STATED EXERCISE:
Provide an exact reproduction of every entry.

DATA RECORDS:
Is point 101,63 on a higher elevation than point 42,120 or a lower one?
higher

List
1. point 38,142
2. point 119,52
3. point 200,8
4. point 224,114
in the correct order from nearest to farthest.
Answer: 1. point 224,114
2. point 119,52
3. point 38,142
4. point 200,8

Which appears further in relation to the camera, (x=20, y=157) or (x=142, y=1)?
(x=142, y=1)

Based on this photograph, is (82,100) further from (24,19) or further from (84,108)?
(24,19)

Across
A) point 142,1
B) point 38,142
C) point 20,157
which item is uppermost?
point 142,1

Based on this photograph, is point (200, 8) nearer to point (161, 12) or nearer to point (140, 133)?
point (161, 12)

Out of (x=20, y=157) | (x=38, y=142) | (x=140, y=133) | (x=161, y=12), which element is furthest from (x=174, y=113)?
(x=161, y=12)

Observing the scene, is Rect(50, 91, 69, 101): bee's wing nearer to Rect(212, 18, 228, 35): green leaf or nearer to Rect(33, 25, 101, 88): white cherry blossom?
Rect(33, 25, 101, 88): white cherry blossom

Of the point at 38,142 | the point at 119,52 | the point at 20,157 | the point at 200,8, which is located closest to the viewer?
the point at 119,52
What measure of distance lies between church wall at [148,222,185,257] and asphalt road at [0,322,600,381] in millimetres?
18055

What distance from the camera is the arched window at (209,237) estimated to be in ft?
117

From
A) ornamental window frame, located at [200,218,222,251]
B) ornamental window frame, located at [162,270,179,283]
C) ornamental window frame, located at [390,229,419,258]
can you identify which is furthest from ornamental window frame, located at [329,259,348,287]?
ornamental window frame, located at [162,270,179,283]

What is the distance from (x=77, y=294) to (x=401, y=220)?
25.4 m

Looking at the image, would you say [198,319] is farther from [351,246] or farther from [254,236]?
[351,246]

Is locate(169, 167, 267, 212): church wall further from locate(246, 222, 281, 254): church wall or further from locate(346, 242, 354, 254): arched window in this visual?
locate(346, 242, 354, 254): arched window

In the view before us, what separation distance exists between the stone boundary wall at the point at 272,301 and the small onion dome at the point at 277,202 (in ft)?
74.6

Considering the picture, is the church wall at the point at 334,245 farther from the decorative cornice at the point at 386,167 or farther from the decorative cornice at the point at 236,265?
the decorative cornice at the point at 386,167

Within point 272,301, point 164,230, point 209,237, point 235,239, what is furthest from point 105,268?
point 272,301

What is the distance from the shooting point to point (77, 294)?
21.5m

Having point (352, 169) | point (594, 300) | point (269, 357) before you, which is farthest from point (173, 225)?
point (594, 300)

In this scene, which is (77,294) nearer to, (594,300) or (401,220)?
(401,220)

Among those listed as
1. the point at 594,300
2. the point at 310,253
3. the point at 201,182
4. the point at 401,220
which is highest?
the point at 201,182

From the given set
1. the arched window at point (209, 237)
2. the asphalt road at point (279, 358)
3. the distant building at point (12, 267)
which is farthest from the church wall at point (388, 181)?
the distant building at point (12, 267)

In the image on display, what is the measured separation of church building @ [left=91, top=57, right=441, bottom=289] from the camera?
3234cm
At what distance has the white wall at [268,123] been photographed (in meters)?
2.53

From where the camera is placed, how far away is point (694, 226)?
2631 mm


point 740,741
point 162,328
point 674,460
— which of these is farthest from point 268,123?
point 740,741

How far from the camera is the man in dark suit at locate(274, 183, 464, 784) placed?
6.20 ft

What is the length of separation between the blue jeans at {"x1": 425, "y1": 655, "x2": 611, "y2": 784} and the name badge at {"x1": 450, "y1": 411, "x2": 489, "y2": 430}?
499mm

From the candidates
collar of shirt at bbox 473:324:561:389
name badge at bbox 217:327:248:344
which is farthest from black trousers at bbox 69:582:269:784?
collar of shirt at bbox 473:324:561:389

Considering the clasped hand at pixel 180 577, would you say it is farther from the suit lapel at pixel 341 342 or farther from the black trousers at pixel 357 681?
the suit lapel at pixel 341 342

COMPLETE RESPONSE:
Is point 101,63 on a higher elevation than point 42,120 or a lower one?
higher

List
1. point 38,142
2. point 119,52
3. point 200,8
4. point 224,114
in the correct order from nearest to farthest.
Answer: 1. point 224,114
2. point 119,52
3. point 38,142
4. point 200,8

Which appears further in relation to the camera, (x=20, y=157) or (x=142, y=1)?
(x=142, y=1)

Based on this photograph, is (82,100) further from (24,19) or further from (84,108)?
(24,19)

Across
A) point 142,1
B) point 38,142
C) point 20,157
which item is uppermost?
point 142,1

Based on this photograph, is point (200, 8) nearer to point (161, 12) or nearer to point (140, 133)?
point (161, 12)

Out of (x=20, y=157) | (x=38, y=142) | (x=140, y=133) | (x=161, y=12), which element is furthest from (x=174, y=113)?
(x=161, y=12)

Observing the scene, is Rect(50, 91, 69, 101): bee's wing nearer to Rect(212, 18, 228, 35): green leaf or nearer to Rect(33, 25, 101, 88): white cherry blossom?
Rect(33, 25, 101, 88): white cherry blossom

Of the point at 38,142 | the point at 119,52 | the point at 20,157 | the point at 200,8, which is located closest to the viewer?
the point at 119,52
What measure of distance lies between church wall at [148,222,185,257] and asphalt road at [0,322,600,381] in millimetres?
18055

What distance from the camera is the arched window at (209,237) estimated to be in ft?
117

From
A) ornamental window frame, located at [200,218,222,251]
B) ornamental window frame, located at [162,270,179,283]
C) ornamental window frame, located at [390,229,419,258]
can you identify which is furthest from ornamental window frame, located at [329,259,348,287]?
ornamental window frame, located at [162,270,179,283]

What is the distance from (x=77, y=294) to (x=401, y=220)?
25.4 m

Looking at the image, would you say [198,319] is farther from [351,246] or farther from [254,236]?
[351,246]

Is locate(169, 167, 267, 212): church wall further from locate(246, 222, 281, 254): church wall or further from locate(346, 242, 354, 254): arched window in this visual?
locate(346, 242, 354, 254): arched window

In the view before us, what separation distance exists between the stone boundary wall at the point at 272,301 and the small onion dome at the point at 277,202 (in ft)?
74.6

Considering the picture, is the church wall at the point at 334,245 farther from the decorative cornice at the point at 386,167 or farther from the decorative cornice at the point at 236,265?
the decorative cornice at the point at 386,167

Within point 272,301, point 164,230, point 209,237, point 235,239, what is furthest from point 105,268?
point 272,301

What is the distance from the shooting point to point (77, 294)?
21.5m

Having point (352, 169) | point (594, 300) | point (269, 357) before you, which is farthest from point (173, 225)?
point (594, 300)

In this scene, which is (77,294) nearer to, (594,300) or (401,220)?
(401,220)

Among those listed as
1. the point at 594,300
2. the point at 310,253
3. the point at 201,182
4. the point at 401,220
which is highest?
the point at 201,182

From the given set
1. the arched window at point (209, 237)
2. the asphalt road at point (279, 358)
3. the distant building at point (12, 267)
which is farthest from the church wall at point (388, 181)?
the distant building at point (12, 267)

In the image on display, what is the measured separation of church building @ [left=91, top=57, right=441, bottom=289] from the camera?
3234cm
At what distance has the white wall at [268,123] been photographed (in meters)?
2.53

From where the camera is placed, how far away is point (694, 226)?
2631 mm


point 740,741
point 162,328
point 674,460
— which of these is farthest from point 268,123?
point 740,741

How far from the camera is the man in dark suit at locate(274, 183, 464, 784) placed?
6.20 ft

What is the length of separation between the blue jeans at {"x1": 425, "y1": 655, "x2": 611, "y2": 784} and the name badge at {"x1": 450, "y1": 411, "x2": 489, "y2": 430}?
499mm

From the candidates
collar of shirt at bbox 473:324:561:389
name badge at bbox 217:327:248:344
which is farthest from black trousers at bbox 69:582:269:784?
collar of shirt at bbox 473:324:561:389

Considering the clasped hand at pixel 180 577, would you say it is farther from the suit lapel at pixel 341 342 or farther from the black trousers at pixel 357 681?
the suit lapel at pixel 341 342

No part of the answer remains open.